Count the lines in the entries below that contain the word "wooden". Reply with only the number.

### SUPPLIED RECORDS

##########

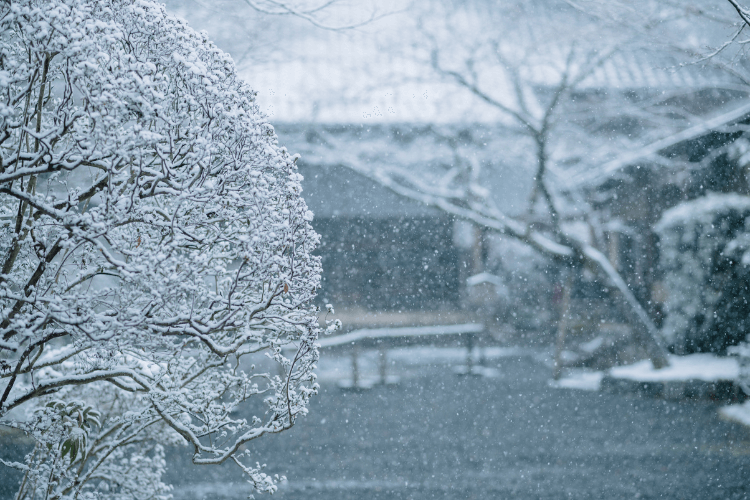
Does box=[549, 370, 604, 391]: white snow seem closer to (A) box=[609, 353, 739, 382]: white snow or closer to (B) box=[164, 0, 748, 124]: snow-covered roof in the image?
(A) box=[609, 353, 739, 382]: white snow

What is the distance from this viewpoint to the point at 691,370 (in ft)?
24.9

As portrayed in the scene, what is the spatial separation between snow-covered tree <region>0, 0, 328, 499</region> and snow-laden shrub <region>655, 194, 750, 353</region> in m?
6.99

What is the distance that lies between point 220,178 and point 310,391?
757mm

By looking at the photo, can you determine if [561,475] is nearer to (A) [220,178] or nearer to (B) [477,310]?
(A) [220,178]

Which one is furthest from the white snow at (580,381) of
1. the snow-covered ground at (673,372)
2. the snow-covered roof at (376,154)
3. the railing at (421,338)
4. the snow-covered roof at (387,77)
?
the snow-covered roof at (387,77)

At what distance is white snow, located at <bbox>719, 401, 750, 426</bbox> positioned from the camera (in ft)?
21.6

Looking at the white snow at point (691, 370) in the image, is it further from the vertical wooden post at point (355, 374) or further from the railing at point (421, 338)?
the vertical wooden post at point (355, 374)

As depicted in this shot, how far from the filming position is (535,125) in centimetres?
802

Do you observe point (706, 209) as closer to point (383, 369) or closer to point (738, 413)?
point (738, 413)

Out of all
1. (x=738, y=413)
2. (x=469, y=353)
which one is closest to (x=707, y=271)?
(x=738, y=413)

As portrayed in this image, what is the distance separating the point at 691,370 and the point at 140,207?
7.80m

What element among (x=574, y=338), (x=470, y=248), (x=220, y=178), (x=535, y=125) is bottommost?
(x=574, y=338)

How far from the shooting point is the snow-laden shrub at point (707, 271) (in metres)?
7.36

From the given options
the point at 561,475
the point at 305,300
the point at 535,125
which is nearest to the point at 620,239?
the point at 535,125
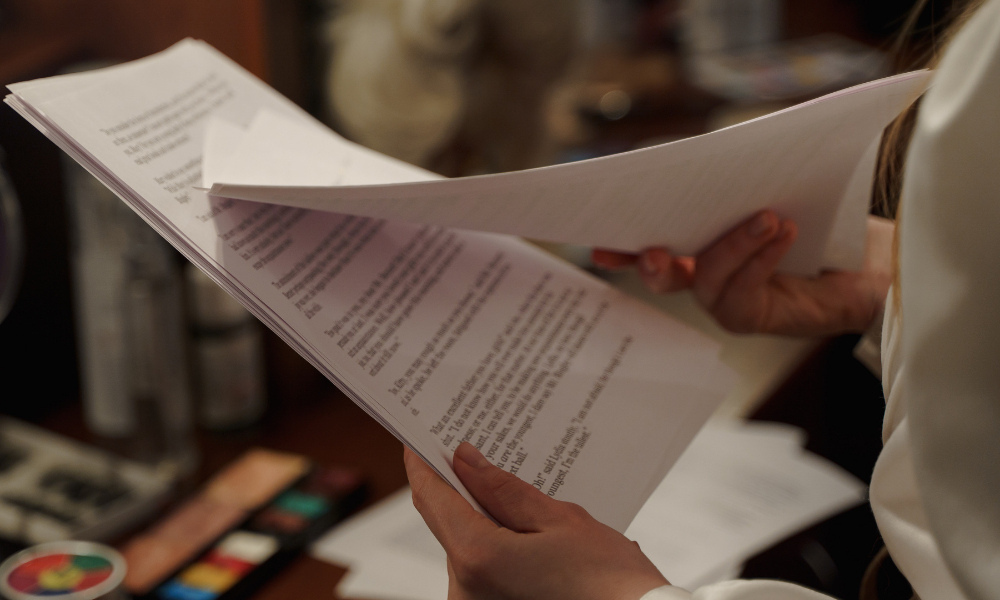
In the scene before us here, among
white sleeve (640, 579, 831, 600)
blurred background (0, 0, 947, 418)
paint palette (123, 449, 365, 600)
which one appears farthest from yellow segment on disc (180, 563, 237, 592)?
white sleeve (640, 579, 831, 600)

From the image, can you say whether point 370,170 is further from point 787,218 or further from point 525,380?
point 787,218

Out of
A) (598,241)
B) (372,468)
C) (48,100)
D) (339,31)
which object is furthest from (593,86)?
(48,100)

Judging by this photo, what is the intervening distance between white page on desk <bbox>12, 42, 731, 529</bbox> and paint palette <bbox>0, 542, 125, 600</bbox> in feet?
0.73

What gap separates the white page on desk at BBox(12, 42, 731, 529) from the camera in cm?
39

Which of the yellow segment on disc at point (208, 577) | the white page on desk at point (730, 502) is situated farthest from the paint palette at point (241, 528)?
the white page on desk at point (730, 502)

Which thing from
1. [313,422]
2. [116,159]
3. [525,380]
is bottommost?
[313,422]

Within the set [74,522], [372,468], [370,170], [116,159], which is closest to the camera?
[116,159]

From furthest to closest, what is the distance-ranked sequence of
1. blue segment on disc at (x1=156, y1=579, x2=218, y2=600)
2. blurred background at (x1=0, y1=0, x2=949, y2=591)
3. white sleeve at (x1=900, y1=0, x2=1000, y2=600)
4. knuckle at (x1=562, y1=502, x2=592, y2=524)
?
blurred background at (x1=0, y1=0, x2=949, y2=591)
blue segment on disc at (x1=156, y1=579, x2=218, y2=600)
knuckle at (x1=562, y1=502, x2=592, y2=524)
white sleeve at (x1=900, y1=0, x2=1000, y2=600)

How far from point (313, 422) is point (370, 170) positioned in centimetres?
46

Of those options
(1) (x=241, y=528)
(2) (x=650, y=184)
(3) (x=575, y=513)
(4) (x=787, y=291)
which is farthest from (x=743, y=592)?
(1) (x=241, y=528)

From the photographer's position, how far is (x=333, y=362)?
1.26 feet

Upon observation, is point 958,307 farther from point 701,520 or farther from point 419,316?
point 701,520

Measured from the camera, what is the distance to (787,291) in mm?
648

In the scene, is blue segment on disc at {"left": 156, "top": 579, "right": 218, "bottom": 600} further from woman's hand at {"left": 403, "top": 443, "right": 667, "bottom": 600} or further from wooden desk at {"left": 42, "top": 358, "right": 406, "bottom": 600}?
woman's hand at {"left": 403, "top": 443, "right": 667, "bottom": 600}
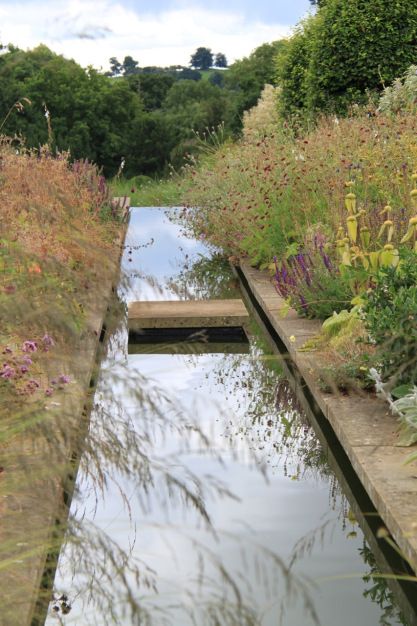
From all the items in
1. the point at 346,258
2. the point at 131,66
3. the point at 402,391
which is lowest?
the point at 402,391

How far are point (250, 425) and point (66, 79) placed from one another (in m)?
29.0

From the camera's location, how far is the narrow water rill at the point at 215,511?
1.91 metres

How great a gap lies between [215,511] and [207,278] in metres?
6.68

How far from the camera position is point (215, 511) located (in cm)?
359

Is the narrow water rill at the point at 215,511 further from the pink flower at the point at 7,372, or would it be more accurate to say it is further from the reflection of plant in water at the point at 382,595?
the pink flower at the point at 7,372

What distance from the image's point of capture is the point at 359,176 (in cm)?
796

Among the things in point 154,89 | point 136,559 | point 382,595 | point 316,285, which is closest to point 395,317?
point 382,595

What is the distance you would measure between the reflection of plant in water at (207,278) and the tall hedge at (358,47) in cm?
384

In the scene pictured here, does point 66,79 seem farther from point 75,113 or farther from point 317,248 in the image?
point 317,248

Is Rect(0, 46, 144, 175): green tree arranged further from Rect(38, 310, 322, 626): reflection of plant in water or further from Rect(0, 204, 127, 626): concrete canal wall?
Rect(0, 204, 127, 626): concrete canal wall

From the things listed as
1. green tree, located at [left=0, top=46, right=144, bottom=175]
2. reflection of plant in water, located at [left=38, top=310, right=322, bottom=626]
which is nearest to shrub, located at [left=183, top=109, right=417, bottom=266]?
reflection of plant in water, located at [left=38, top=310, right=322, bottom=626]

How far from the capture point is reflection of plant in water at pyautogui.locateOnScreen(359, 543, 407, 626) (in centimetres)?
286

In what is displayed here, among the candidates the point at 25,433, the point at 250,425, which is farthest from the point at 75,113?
the point at 25,433

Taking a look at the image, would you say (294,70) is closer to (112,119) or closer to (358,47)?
(358,47)
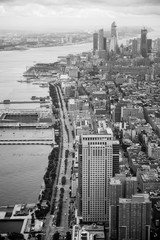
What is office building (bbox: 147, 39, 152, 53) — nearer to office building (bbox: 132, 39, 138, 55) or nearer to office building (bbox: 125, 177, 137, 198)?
office building (bbox: 132, 39, 138, 55)

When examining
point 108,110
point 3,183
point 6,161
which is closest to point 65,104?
point 108,110

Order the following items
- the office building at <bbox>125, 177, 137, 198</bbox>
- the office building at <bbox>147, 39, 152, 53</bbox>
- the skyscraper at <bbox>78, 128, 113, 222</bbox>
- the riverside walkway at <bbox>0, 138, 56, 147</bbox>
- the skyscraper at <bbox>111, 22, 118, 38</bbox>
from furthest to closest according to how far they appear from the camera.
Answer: the office building at <bbox>147, 39, 152, 53</bbox>
the skyscraper at <bbox>111, 22, 118, 38</bbox>
the riverside walkway at <bbox>0, 138, 56, 147</bbox>
the skyscraper at <bbox>78, 128, 113, 222</bbox>
the office building at <bbox>125, 177, 137, 198</bbox>

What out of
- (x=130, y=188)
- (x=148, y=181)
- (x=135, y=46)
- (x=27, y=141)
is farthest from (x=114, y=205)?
(x=135, y=46)

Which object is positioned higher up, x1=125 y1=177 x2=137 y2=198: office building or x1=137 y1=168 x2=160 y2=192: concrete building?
x1=125 y1=177 x2=137 y2=198: office building

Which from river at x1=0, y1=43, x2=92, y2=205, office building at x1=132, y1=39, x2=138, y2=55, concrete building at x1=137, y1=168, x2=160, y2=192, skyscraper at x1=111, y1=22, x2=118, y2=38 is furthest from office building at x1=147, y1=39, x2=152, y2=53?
concrete building at x1=137, y1=168, x2=160, y2=192

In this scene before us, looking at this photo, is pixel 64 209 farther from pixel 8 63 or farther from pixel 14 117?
pixel 8 63

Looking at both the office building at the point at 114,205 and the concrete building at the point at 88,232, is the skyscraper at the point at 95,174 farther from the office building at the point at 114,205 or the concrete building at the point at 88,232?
the office building at the point at 114,205
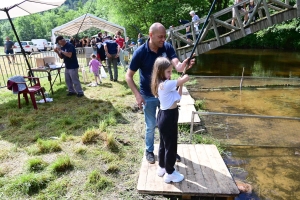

##########

### COMPLETED TASK
3